(Beginning of Records shown)

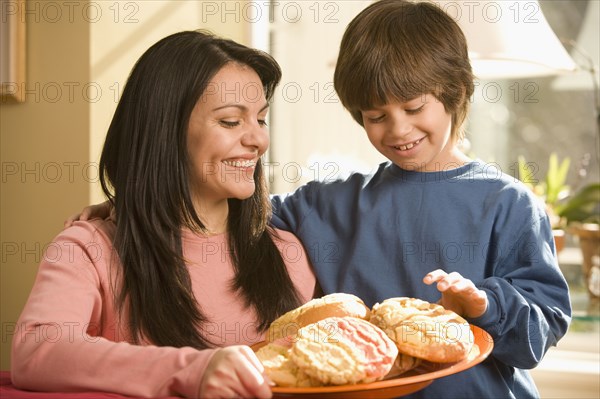 Hispanic mother and son holding plate of cookies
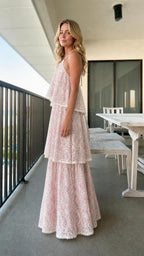 Side profile of model in pink lace maxi dress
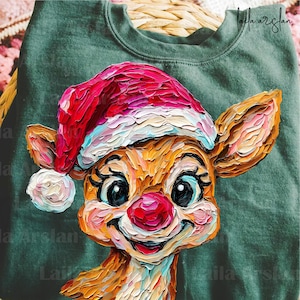 Puede incluir: Una sudadera verde con una ilustración colorida y texturizada de un reno con un gorro de Papá Noel. El reno tiene una nariz roja, ojos grandes y una expresión sonriente. La obra de arte está en un estilo pictórico, con pinceladas visibles.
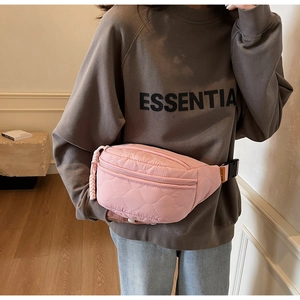 Vue latérale détaillée du sac banane matelassé rose avec surpiqûres et étiquette orange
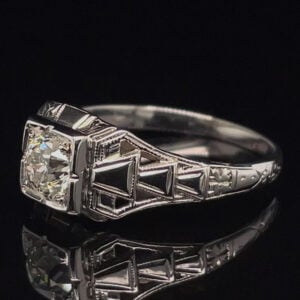 Diamond engagement ring in a white metal with a geometric stepped side design and a central round diamond setting.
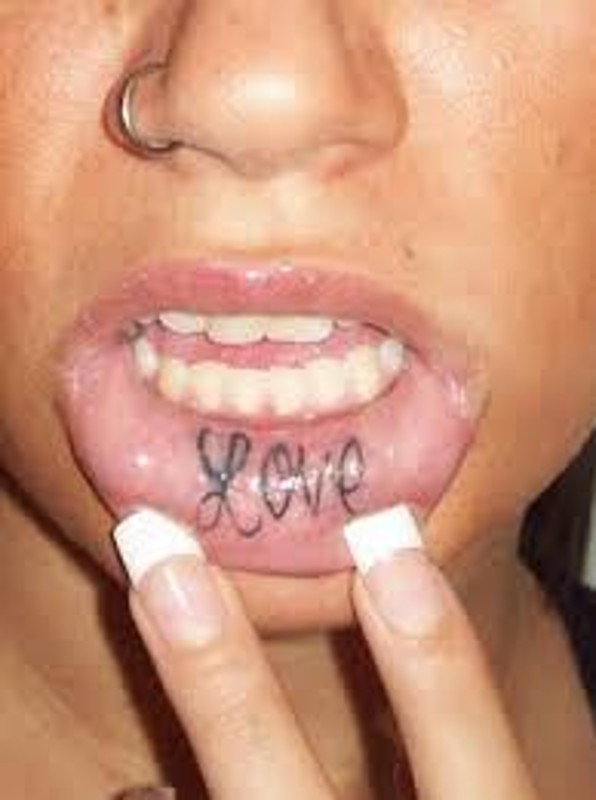 Black Love Tattoo On Girl Inner Lip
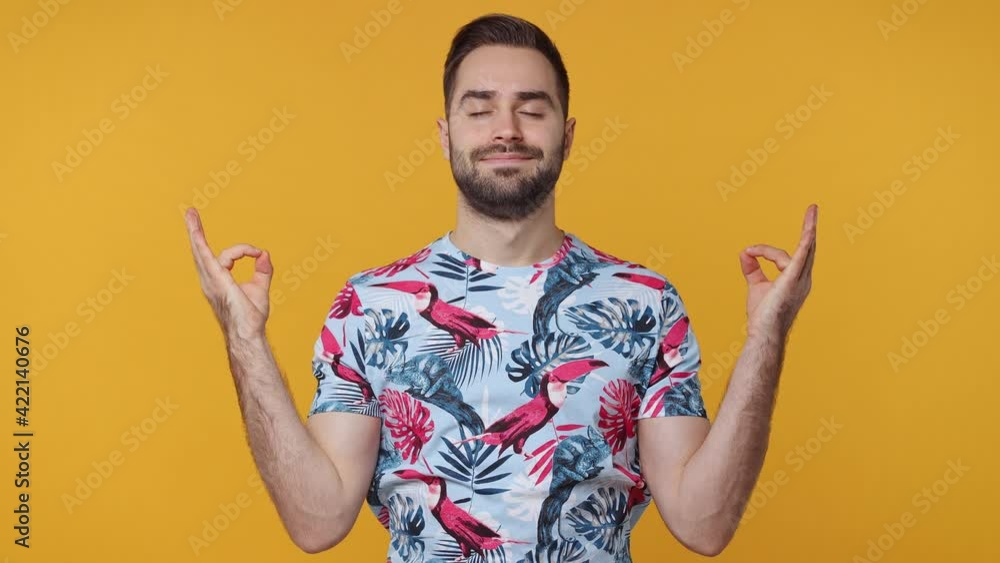Spiritual bearded young man 20s in basic casual summer t-shirt isolated on yellow background in studio. People lifestyle concept. Hold spreading hands in yoga gesture relax meditate try to calm down Spiritual bearded young man 20s in basic casual summer t-shirt isolated on yellow background in studio. People lifestyle concept. Hold spreading hands in yoga gesture relax meditate try to calm down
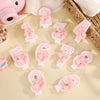 A set of six pink bowknot birthday candles in various numbers, including 1 through 6, arranged on a light background.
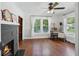 Bedroom featuring a black brick fireplace, desk and natural lighting at 1841 Thompson Ave, Atlanta, GA 30344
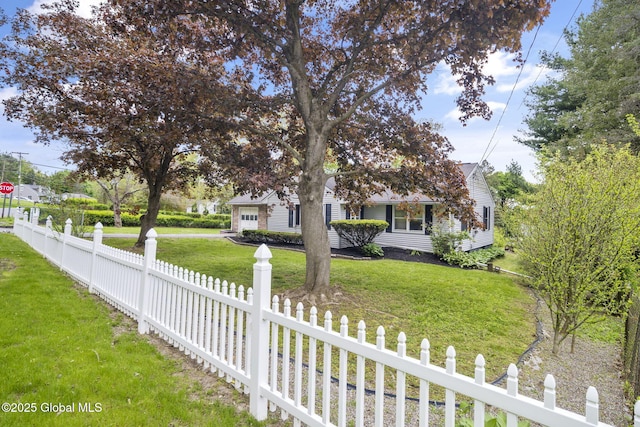 view of property hidden behind natural elements featuring an attached garage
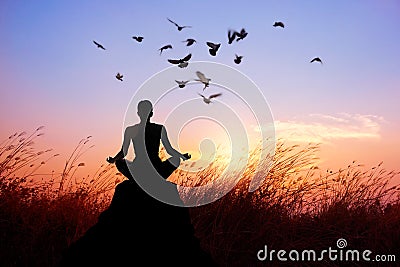 Woman yoga and meditating, silhouette on nature sunset Stock Photo
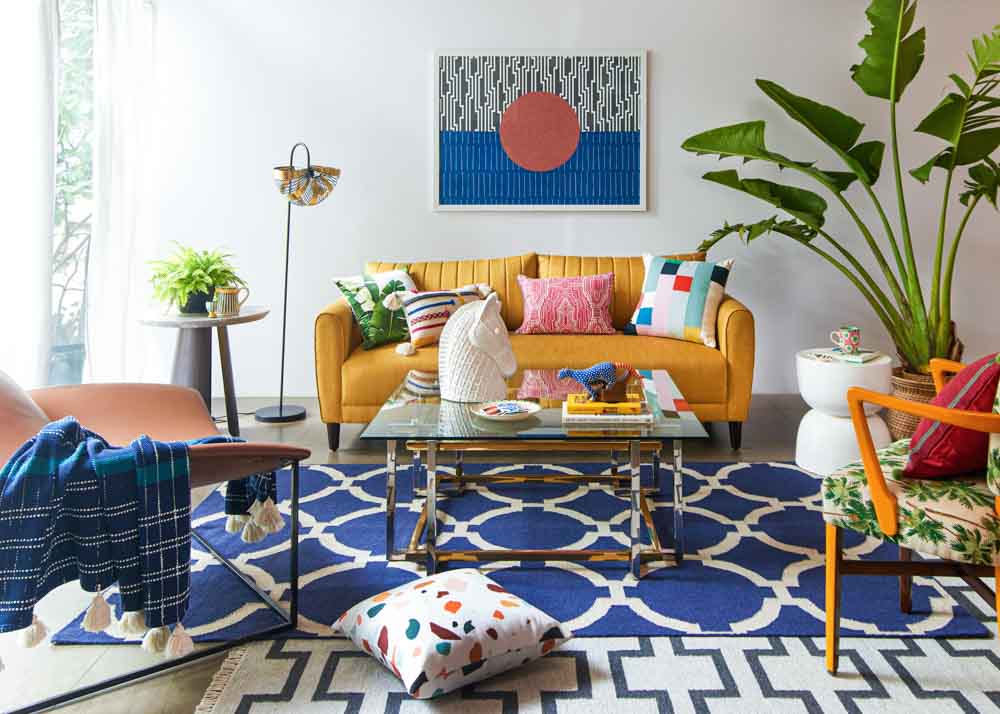 A Living room setting with a yellow sofa, coffee table, lamp and artwork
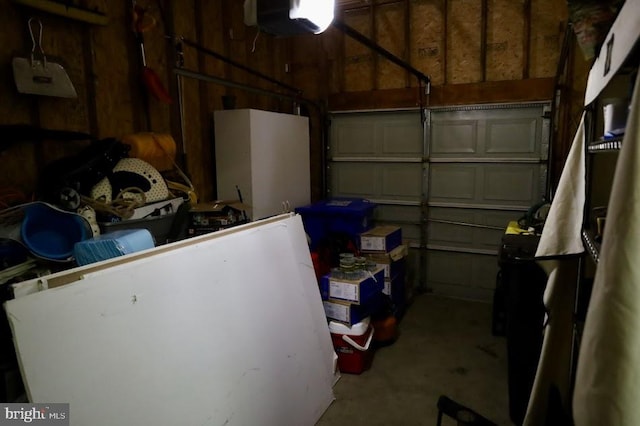 garage with a garage door opener and wooden walls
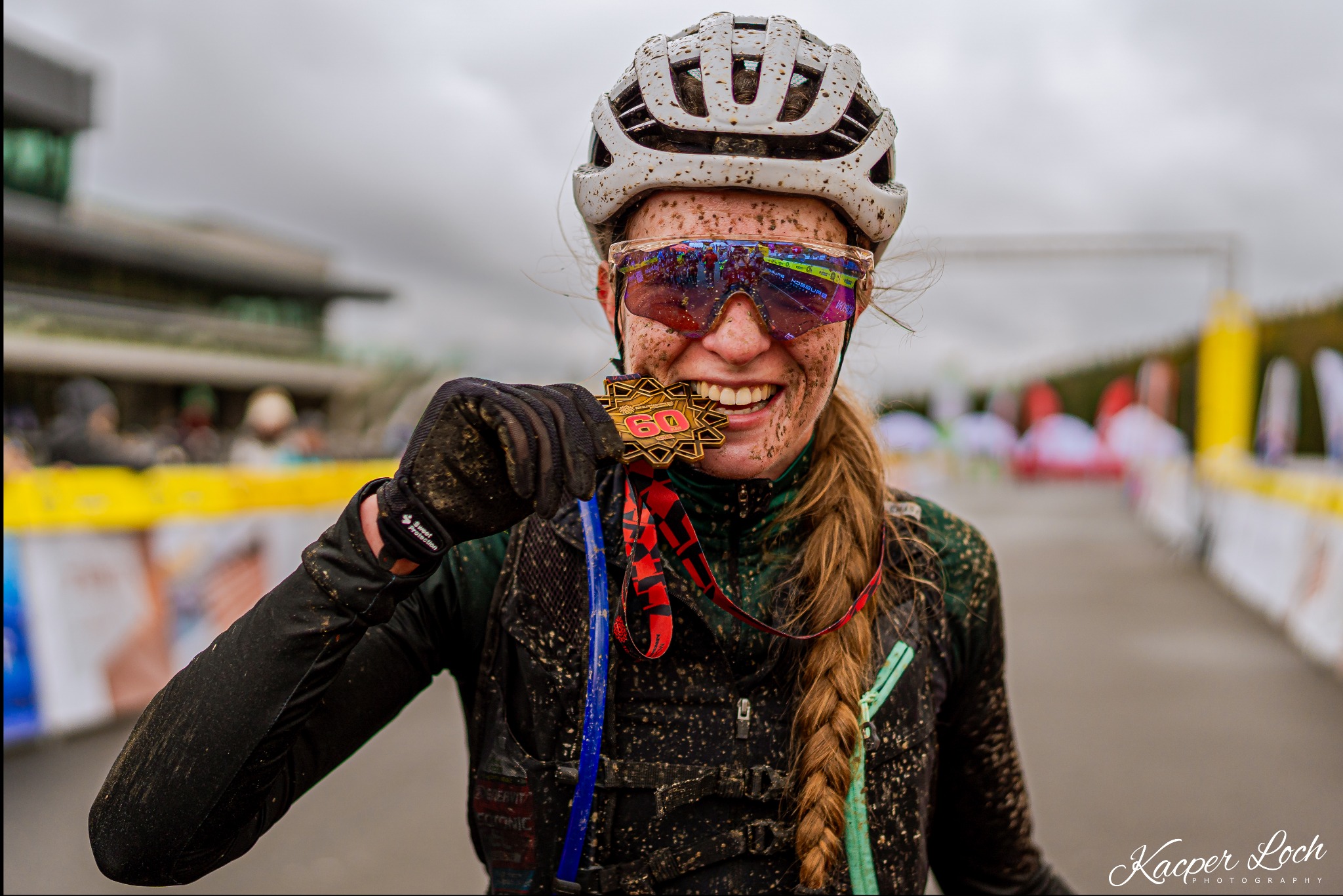 Uśmiechnięta, brudna od błota kobieta w kasku i okularach przeciwsłonecznych, trzymająca w dłoni medal z numerem 60 na tle mety wyścigu.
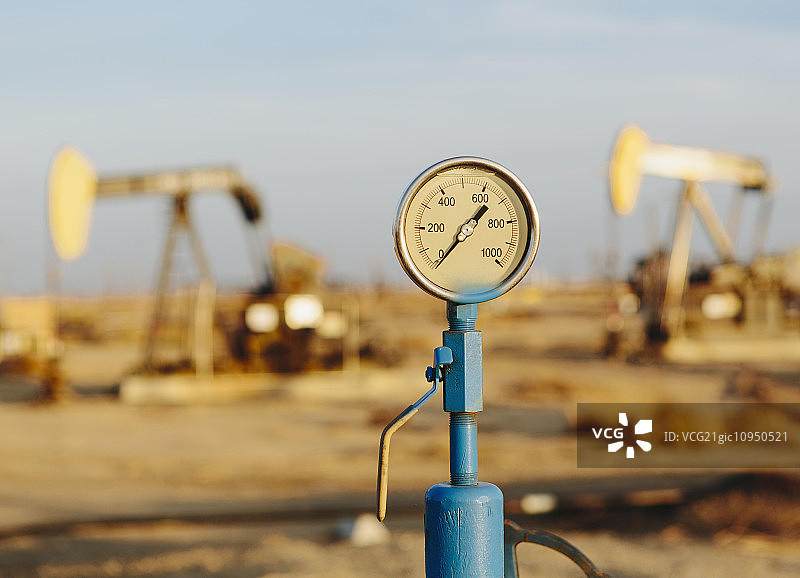 气压计，背景是石油钻塔，日落-中途油田，加州最大的油田。图片素材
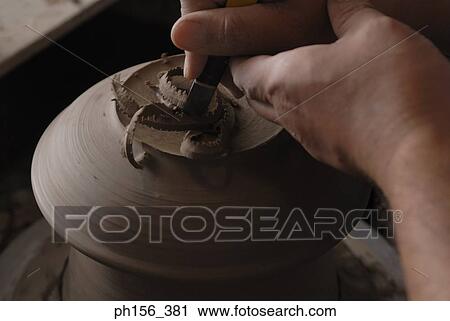 Stock Image - Close-up of a potter's hands making a vase on a pottery wheel. Fotosearch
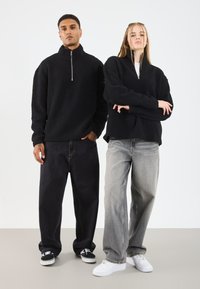 Melnā zip-up polāra džemperis ar struktūru, apvienots ar tumšām brīvām džinsām un baltām sporta apaviem, kā arī ar gaišajiem pelēkajiem džinsiem un baltām kurpēm.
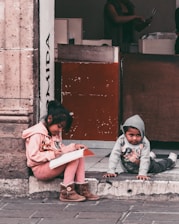 Two children are sitting on the sidewalk, with one child writing in a notebook and the other crawling on the ground. They are positioned in front of a building entrance that features a textured stone wall and a wooden door. The scene appears casual and everyday, capturing a moment of concentration and play.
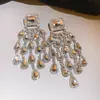 Brincos de borla em formato de flor com zircônia super brilhante, estilo europeu e americano de luxo, brincos de banquete do palácio, brincos de luxo leve de alta qualidade para mulheres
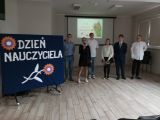 Uczennica w czarnej sukience śpiewa przez mikrofon. Za nią grupa uczniów w strojach galowych. Obok granatowa tablica z...
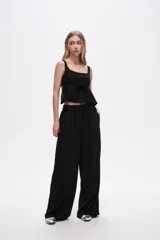 Pantalón negro de viscosa, corte ancho y tiro alto, con elástico en la cintura y bolsillos laterales.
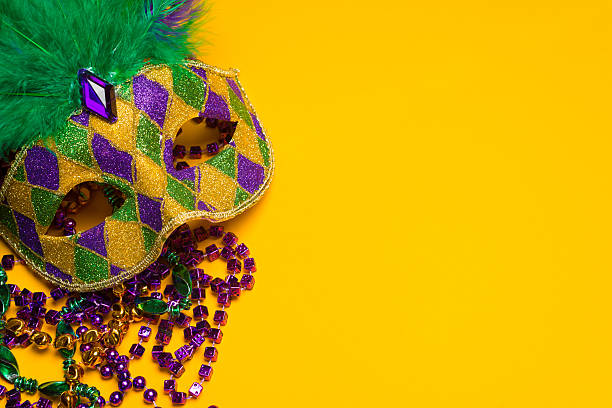 Colorful Mardi Gras or venetian mask on a yellow A festive, colorful mardi gras or carnivale mask on a yellow background.  Venetian mask. new orleans mardi gras stock pictures, royalty-free photos & images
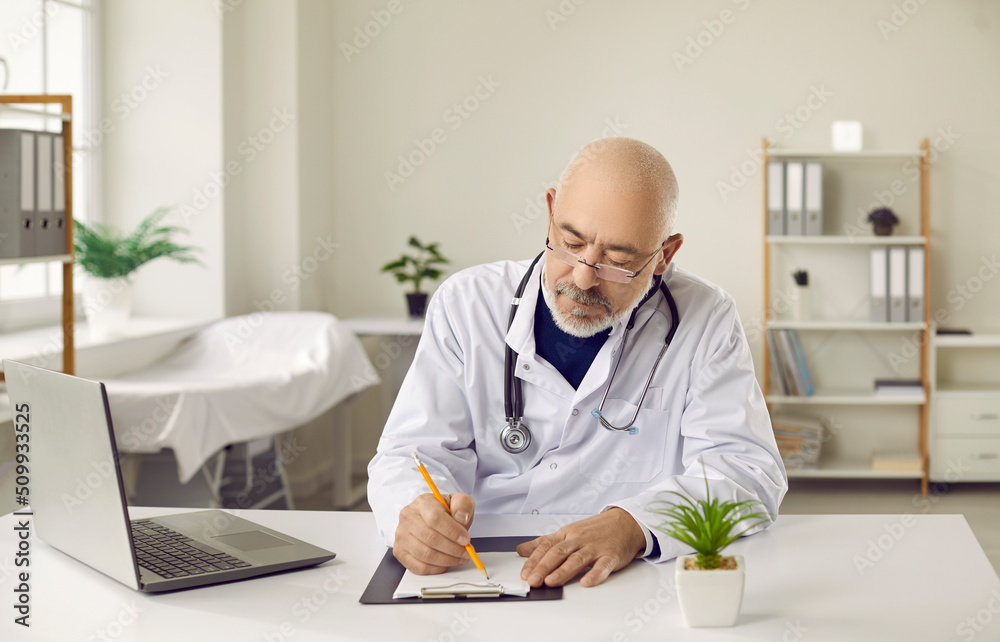 Senior man doctor in glasses sit at desk write in patient medical card work on computer in clinic. Older GP in white uniform prescribe meds consult client online on laptop. Healthcare concept.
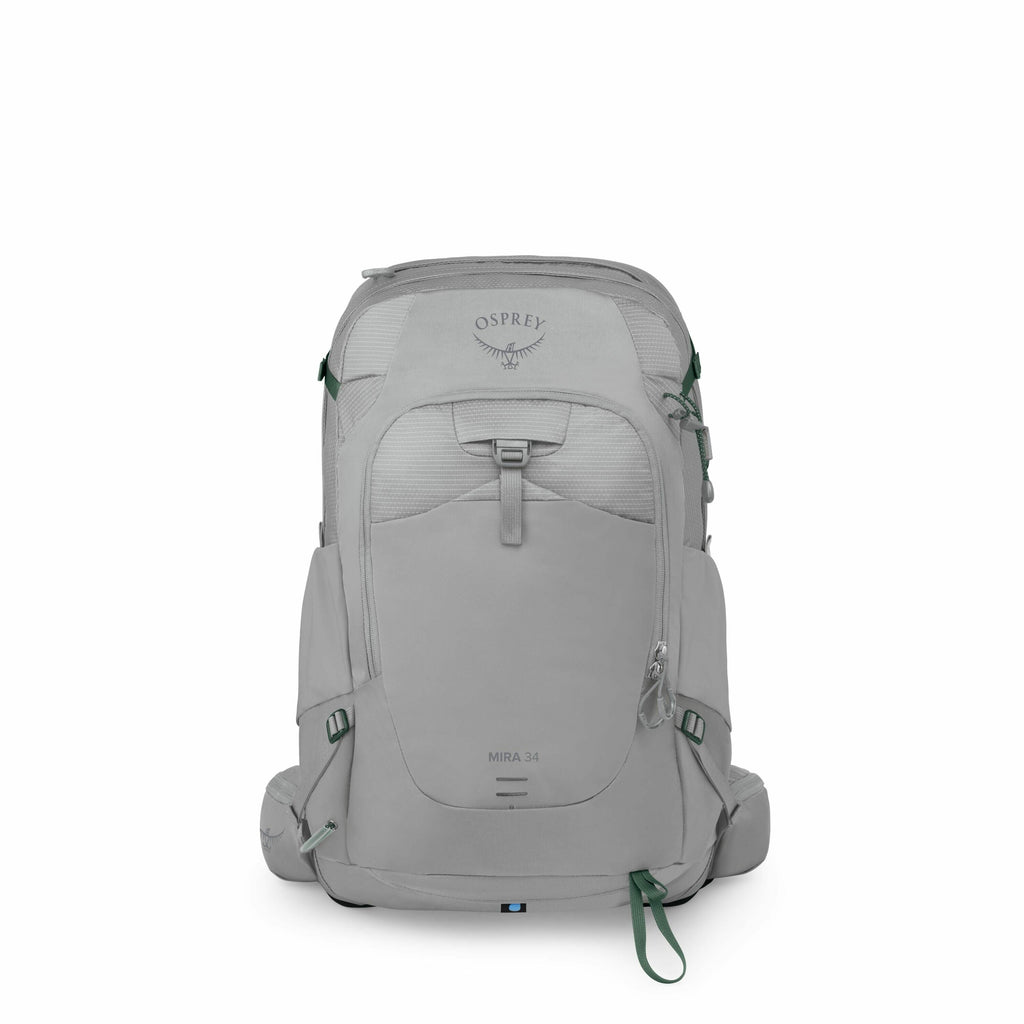 The image features an Osprey Mira 34 backpack, designed with a sleek and functional aesthetic. It is primarily a light gray color, complemented by green accents found on straps and zipper pulls. The backpack showcases a practical and modern design with mu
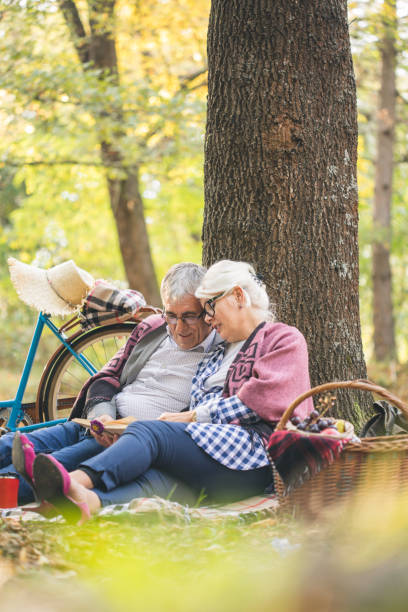 istock Lovely senior couple resting at park, reading a book 1204384030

(End of Records shown)

Print each record exactly as it stands, leaving the images out.

 Hispanic mother and son holding plate of cookies
 Side profile of model in pink lace maxi dress
 Puede incluir: Una sudadera verde con una ilustración colorida y texturizada de un reno con un gorro de Papá Noel. El reno tiene una nariz roja, ojos grandes y una expresión sonriente. La obra de arte está en un estilo pictórico, con pinceladas visibles.
 Vue latérale détaillée du sac banane matelassé rose avec surpiqûres et étiquette orange
 Diamond engagement ring in a white metal with a geometric stepped side design and a central round diamond setting.
 Black Love Tattoo On Girl Inner Lip
Spiritual bearded young man 20s in basic casual summer t-shirt isolated on yellow background in studio. People lifestyle concept. Hold spreading hands in yoga gesture relax meditate try to calm down Spiritual bearded young man 20s in basic casual summer t-shirt isolated on yellow background in studio. People lifestyle concept. Hold spreading hands in yoga gesture relax meditate try to calm down
 A set of six pink bowknot birthday candles in various numbers, including 1 through 6, arranged on a light background.
 Bedroom featuring a black brick fireplace, desk and natural lighting at 1841 Thompson Ave, Atlanta, GA 30344
 view of property hidden behind natural elements featuring an attached garage
 Woman yoga and meditating, silhouette on nature sunset Stock Photo
 A Living room setting with a yellow sofa, coffee table, lamp and artwork
 garage with a garage door opener and wooden walls
 Uśmiechnięta, brudna od błota kobieta w kasku i okularach przeciwsłonecznych, trzymająca w dłoni medal z numerem 60 na tle mety wyścigu.
 气压计，背景是石油钻塔，日落-中途油田，加州最大的油田。图片素材
 Stock Image - Close-up of a potter's hands making a vase on a pottery wheel. Fotosearch
 Melnā zip-up polāra džemperis ar struktūru, apvienots ar tumšām brīvām džinsām un baltām sporta apaviem, kā arī ar gaišajiem pelēkajiem džinsiem un baltām kurpēm.
 Two children are sitting on the sidewalk, with one child writing in a notebook and the other crawling on the ground. They are positioned in front of a building entrance that features a textured stone wall and a wooden door. The scene appears casual and everyday, capturing a moment of concentration and play.
 Brincos de borla em formato de flor com zircônia super brilhante, estilo europeu e americano de luxo, brincos de banquete do palácio, brincos de luxo leve de alta qualidade para mulheres
 Uczennica w czarnej sukience śpiewa przez mikrofon. Za nią grupa uczniów w strojach galowych. Obok granatowa tablica z...
 Pantalón negro de viscosa, corte ancho y tiro alto, con elástico en la cintura y bolsillos laterales.
 Colorful Mardi Gras or venetian mask on a yellow A festive, colorful mardi gras or carnivale mask on a yellow background.  Venetian mask. new orleans mardi gras stock pictures, royalty-free photos & images
 Senior man doctor in glasses sit at desk write in patient medical card work on computer in clinic. Older GP in white uniform prescribe meds consult client online on laptop. Healthcare concept.
 The image features an Osprey Mira 34 backpack, designed with a sleek and functional aesthetic. It is primarily a light gray color, complemented by green accents found on straps and zipper pulls. The backpack showcases a practical and modern design with mu
 istock Lovely senior couple resting at park, reading a book 1204384030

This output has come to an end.